Fig 3 presents prediction accuracy for epidemic onset, duration, peak timing, and peak ILI+ magnitude for both forecast systems. These are tallied for all forecasts—individual strain and all strains—a total of 332,400 weekly forecasts (i.e., 831 weekly forecasts for each strain × 4 strains × 100 runs). Here we focus our analysis on *predicted* lead weeks ranging from -10 to 10 weeks; a positive lead (e.g. 2 wk) indicates the event (e.g., the epidemic peak or onset) is predicted to occur 2 weeks in the future from the time of forecast initiation; a 0 wk lead indicates the event is predicted to occur at the time of forecast initiation; and a negative lead, say -3 wk, indicates the event is predicted to have occurred 3 weeks prior to the forecast initiation. Forecasts with negative lead times may appear counterintuitive; however, accurate prediction that an event has passed is an important capability of a forecast system.

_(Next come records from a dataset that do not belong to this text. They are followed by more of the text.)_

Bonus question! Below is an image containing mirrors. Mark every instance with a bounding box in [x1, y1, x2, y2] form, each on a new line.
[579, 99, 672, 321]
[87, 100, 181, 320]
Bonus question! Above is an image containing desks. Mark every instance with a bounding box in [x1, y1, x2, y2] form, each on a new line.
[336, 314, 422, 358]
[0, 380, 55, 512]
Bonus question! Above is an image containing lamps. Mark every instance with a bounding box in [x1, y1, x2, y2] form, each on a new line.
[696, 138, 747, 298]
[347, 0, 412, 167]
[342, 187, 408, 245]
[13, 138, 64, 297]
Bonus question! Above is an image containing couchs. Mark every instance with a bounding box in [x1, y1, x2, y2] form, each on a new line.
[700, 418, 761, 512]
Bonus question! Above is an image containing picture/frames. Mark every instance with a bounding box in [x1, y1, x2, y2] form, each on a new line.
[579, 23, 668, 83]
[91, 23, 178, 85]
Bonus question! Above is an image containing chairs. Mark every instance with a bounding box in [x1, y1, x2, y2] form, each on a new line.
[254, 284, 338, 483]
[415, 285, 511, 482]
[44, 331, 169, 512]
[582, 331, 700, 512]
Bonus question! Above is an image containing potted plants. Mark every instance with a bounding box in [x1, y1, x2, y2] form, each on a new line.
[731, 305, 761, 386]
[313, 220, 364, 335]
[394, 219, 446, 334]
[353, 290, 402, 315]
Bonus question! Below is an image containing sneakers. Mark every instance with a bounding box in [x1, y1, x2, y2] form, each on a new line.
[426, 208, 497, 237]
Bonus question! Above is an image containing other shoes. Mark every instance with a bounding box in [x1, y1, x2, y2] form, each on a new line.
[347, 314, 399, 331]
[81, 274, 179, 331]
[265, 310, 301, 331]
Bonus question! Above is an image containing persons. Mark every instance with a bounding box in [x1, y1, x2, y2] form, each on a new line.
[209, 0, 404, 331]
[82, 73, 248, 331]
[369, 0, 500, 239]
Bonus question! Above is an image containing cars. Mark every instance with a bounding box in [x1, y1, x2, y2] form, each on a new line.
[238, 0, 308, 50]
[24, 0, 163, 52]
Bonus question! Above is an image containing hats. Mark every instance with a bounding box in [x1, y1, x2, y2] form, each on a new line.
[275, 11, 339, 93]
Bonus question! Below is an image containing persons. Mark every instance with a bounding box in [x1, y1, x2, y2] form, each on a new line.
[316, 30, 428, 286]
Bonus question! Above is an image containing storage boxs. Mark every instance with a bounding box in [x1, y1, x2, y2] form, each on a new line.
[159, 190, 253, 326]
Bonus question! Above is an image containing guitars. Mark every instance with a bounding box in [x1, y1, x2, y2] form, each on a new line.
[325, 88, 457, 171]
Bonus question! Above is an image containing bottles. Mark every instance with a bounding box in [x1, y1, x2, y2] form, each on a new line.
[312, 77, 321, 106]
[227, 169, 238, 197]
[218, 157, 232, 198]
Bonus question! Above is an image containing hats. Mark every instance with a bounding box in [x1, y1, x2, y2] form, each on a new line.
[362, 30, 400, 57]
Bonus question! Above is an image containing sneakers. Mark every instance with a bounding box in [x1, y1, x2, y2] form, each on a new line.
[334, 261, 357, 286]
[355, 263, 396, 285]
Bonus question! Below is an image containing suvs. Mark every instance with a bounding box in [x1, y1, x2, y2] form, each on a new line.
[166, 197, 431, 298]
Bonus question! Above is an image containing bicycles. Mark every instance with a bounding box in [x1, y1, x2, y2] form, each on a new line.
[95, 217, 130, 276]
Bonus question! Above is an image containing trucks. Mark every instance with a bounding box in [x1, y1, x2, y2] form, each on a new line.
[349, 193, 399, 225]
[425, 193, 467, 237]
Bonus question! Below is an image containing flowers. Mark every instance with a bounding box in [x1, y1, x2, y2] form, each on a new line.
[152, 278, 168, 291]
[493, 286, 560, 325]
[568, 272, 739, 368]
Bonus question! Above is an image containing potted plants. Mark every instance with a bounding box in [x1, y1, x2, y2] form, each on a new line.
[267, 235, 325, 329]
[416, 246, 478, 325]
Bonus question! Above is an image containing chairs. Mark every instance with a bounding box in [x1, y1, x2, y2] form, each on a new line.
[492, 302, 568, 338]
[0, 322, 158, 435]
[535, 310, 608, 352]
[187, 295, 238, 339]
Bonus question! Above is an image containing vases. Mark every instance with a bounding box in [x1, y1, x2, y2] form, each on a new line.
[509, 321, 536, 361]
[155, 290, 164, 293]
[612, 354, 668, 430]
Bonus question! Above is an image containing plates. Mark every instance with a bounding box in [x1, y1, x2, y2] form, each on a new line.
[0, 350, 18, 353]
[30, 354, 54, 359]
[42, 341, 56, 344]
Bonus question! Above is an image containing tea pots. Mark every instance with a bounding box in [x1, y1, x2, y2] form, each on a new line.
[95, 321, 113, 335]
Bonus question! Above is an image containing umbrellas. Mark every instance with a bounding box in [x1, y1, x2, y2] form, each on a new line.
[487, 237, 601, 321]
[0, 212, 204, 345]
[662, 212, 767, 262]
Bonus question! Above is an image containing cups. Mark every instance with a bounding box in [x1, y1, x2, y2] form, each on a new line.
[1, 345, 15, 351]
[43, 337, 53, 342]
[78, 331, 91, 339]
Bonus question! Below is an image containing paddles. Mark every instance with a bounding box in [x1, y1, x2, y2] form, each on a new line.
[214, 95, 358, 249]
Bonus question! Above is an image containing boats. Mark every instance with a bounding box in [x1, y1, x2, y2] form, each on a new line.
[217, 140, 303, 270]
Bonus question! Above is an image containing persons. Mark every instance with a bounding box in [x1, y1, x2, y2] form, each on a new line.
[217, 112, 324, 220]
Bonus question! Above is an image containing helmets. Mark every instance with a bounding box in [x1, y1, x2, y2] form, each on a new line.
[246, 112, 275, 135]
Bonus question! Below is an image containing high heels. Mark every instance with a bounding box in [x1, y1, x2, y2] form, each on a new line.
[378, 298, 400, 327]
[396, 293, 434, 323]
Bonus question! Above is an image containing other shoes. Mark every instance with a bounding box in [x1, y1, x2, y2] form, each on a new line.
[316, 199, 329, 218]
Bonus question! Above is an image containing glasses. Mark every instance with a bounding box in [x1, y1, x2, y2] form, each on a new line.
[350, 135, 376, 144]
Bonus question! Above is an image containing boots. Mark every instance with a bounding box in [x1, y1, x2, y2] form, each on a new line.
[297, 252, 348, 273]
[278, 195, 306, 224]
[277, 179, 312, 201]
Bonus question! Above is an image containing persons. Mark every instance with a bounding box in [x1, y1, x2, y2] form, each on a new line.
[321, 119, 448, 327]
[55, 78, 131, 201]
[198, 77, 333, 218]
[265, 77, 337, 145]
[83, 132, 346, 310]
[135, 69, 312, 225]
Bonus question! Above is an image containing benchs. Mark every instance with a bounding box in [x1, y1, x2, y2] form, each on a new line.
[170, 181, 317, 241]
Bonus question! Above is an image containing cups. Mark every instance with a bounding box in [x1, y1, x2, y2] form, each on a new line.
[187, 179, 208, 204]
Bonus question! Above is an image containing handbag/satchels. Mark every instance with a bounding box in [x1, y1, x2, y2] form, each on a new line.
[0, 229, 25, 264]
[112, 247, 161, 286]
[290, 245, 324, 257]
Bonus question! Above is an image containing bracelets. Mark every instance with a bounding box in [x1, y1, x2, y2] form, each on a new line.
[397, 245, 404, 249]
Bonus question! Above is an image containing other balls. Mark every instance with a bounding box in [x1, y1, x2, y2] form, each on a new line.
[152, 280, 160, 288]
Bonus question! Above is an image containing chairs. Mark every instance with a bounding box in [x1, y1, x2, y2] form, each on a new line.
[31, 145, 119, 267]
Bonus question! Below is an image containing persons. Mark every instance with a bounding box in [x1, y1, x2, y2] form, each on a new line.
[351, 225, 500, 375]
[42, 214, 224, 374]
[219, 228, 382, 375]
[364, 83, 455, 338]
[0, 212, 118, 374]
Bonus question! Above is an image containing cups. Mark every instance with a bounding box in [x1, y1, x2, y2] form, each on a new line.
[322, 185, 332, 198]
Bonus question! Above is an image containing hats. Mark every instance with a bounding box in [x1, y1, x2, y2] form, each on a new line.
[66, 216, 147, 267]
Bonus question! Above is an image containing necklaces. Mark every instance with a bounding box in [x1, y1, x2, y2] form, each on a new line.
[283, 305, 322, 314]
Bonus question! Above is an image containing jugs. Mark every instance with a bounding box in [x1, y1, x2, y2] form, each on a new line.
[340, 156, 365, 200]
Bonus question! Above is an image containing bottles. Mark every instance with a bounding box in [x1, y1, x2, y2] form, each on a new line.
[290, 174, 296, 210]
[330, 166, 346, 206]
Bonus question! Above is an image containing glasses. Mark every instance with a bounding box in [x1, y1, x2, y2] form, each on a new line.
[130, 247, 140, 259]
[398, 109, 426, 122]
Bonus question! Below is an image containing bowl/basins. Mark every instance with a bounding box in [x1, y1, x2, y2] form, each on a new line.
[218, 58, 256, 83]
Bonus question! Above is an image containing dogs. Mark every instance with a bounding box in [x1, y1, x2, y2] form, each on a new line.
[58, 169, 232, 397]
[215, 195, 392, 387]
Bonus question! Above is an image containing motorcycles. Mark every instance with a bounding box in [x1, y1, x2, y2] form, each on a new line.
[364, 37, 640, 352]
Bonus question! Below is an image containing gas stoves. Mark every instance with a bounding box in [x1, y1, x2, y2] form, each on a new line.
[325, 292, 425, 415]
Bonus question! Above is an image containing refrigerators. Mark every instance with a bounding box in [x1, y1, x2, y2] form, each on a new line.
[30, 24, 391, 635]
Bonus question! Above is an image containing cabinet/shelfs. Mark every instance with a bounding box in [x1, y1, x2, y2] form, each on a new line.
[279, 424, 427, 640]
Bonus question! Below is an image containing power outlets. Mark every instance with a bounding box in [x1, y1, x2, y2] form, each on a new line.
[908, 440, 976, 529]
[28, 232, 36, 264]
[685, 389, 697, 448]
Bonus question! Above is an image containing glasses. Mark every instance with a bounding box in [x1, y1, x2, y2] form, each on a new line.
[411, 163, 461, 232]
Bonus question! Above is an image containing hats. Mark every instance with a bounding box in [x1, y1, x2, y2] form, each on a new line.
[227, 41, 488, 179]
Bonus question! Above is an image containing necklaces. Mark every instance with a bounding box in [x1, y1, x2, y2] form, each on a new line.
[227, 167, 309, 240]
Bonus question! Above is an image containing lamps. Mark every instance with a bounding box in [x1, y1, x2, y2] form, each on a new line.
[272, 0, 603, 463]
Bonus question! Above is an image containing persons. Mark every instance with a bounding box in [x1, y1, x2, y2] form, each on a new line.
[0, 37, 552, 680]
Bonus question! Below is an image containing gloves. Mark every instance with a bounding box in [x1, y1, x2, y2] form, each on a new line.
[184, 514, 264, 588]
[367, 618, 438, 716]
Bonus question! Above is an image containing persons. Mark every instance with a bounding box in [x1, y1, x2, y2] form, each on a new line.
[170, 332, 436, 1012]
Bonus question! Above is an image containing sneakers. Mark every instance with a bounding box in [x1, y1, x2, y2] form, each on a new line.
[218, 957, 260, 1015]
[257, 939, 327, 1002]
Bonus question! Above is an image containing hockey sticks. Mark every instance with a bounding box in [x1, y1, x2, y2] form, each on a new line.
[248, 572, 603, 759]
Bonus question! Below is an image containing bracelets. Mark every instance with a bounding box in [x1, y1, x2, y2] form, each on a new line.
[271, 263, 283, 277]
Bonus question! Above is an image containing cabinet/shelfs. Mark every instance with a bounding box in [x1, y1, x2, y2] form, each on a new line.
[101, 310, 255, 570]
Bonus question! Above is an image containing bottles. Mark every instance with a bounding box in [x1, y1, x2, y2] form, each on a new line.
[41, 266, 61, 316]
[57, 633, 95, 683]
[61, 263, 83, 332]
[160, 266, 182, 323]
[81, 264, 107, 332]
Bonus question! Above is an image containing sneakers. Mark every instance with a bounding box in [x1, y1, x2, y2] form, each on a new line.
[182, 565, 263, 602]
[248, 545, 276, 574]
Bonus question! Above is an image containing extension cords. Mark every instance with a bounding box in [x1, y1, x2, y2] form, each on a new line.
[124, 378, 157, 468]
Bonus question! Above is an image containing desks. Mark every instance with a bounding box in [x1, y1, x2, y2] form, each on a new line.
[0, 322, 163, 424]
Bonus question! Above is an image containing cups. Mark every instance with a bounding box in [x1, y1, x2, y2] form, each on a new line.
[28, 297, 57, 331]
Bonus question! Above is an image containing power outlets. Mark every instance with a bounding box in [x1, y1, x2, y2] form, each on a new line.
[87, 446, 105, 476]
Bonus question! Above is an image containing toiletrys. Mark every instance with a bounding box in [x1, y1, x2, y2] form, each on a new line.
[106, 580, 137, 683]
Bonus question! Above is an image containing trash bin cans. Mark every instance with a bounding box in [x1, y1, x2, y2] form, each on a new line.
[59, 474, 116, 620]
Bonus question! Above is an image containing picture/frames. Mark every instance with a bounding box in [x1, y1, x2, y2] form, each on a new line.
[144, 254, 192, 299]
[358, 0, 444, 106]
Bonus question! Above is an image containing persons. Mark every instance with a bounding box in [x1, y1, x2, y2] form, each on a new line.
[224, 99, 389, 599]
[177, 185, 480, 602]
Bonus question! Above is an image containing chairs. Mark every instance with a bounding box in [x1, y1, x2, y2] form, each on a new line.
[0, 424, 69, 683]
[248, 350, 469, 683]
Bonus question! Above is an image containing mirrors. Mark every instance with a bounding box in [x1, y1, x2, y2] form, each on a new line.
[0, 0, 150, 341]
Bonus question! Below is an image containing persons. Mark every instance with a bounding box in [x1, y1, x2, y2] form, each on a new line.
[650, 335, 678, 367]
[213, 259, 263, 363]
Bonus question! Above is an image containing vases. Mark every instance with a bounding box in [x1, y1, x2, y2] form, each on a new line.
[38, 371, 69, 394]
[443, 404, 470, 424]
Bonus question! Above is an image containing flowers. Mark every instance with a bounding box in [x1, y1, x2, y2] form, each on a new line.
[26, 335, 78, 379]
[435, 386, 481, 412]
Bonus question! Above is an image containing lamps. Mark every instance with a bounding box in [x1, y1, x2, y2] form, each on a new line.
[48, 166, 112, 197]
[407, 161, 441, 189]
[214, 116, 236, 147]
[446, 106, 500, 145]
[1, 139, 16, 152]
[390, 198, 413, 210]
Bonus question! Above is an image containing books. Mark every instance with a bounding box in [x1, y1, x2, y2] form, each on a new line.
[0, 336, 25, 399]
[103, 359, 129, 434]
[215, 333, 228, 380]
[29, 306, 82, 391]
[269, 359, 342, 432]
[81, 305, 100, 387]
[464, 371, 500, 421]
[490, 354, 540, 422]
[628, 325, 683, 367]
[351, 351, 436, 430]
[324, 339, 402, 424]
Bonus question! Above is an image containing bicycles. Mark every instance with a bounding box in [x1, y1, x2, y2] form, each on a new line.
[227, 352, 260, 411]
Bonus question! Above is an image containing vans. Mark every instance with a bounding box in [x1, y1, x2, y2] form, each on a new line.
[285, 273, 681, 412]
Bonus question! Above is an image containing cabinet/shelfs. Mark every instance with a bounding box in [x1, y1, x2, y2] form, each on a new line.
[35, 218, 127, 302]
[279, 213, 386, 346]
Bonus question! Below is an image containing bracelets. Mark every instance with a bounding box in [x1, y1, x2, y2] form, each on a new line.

In regions experiencing year-round influenza transmission, such as Hong Kong, multimodal epidemics, i.e. epidemics with multiple crests, are common (Fig 1). A forecast initiated after a smaller crest but preceding the overall peak may mistakenly identify that smaller crest as the peak and predict that the peak has passed, i.e. an inaccurate forecast with negative lead. Conversely, an accurate forecast with negative lead indicates that no spurious future increase in incidence is predicted. Therefore, forecast accuracy at negative leads also represents the ability of the forecast system to predict future epidemic trajectories.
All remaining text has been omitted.